--- START PAGE EXTRACT ---
# Am i close?



## Ezdayman (Nov 15, 2015)

i have been beating myself up on this.. the lot is 429,423 sq ft. only a few islands otherwise its just open lots. the one lot is 300,000 the across the street lot is 129k sq ft. im thinking of a price around 124,000 for the season. 2 skids 12ft buckets. , 3 f350s. any help would be great!! i can figure out prices on burger kinds, gas stations but this is 7 times bigger then normal.. thank you!


----------



## John_DeereGreen (Jan 2, 2011)

You need to re evaluate your equipment list. 

You're not ready for an account of this size.


----------



## Defcon 5 (Mar 20, 2014)

John_DeereGreen said:


> You need to re evaluate your equipment list.
> 
> You're not ready for an account of this size.


3 Skids and 4 Dodge Cummings????....


----------



## Ezdayman (Nov 15, 2015)
--- END PAGE EXTRACT ---
--- START SUPPLIED ENTRIES ---
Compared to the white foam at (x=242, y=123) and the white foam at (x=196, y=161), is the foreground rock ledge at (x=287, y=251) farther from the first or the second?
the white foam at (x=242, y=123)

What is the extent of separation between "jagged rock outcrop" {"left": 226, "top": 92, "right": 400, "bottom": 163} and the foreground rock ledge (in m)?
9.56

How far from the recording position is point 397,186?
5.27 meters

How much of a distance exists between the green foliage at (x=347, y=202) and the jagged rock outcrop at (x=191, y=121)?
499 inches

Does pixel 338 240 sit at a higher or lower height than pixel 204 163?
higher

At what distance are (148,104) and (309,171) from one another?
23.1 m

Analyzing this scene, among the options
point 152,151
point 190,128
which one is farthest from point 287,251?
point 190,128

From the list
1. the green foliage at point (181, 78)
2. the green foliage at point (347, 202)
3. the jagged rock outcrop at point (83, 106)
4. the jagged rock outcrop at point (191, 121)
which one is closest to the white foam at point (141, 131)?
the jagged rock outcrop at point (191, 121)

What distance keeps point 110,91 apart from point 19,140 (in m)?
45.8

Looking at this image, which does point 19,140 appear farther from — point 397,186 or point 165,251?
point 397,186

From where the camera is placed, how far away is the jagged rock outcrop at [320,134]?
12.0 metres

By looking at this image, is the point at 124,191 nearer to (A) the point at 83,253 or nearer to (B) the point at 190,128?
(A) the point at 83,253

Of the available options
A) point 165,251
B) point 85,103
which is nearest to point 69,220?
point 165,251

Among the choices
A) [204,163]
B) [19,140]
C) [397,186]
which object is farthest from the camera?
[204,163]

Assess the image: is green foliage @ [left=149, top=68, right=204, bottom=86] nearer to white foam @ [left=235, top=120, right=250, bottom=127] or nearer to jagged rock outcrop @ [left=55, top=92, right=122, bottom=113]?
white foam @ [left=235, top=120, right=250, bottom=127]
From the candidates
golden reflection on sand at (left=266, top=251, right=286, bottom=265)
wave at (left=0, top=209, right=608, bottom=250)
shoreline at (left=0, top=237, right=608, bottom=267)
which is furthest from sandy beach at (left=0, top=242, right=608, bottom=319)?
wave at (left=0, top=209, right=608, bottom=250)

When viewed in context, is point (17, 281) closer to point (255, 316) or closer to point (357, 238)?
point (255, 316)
--- END SUPPLIED ENTRIES ---
GIVEN EXERCISE:
Copy the stretch of the plowing-bid thread from "i have been" through "normal.. thank you!", swapping "skids" for "loaders".

RESPONSE BELOW:
i have been beating myself up on this.. the lot is 429,423 sq ft. only a few islands otherwise its just open lots. the one lot is 300,000 the across the street lot is 129k sq ft. im thinking of a price around 124,000 for the season. 2 loaders 12ft buckets. , 3 f350s. any help would be great!! i can figure out prices on burger kinds, gas stations but this is 7 times bigger then normal.. thank you!